__TASK PROMPT__:
What is needed is an exact copy of the records below, with the pictures left out.

[Extracted page text data]
-*-*-

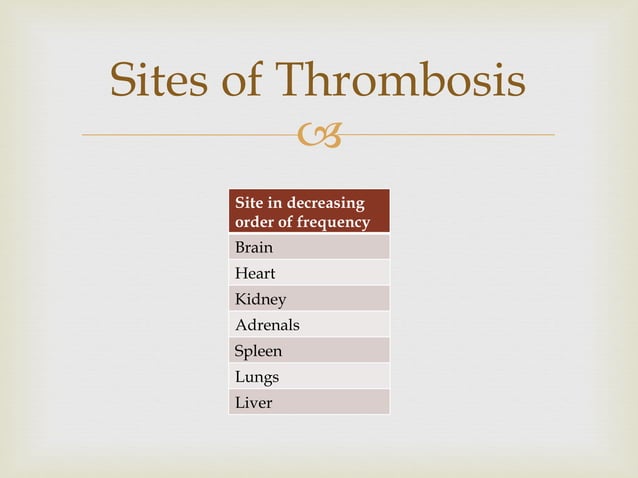 Sites of Thrombosis

| Site in decreasing order of frequency |
|---|
| Brain |
| Heart |
| Kidney |
| Adrenals |
| Spleen |
| Lungs |
| Liver |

-*-*-

__THE ANSWER__:
 Sites of Thrombosis

| Site in decreasing order of frequency |
|---|
| Brain |
| Heart |
| Kidney |
| Adrenals |
| Spleen |
| Lungs |
| Liver |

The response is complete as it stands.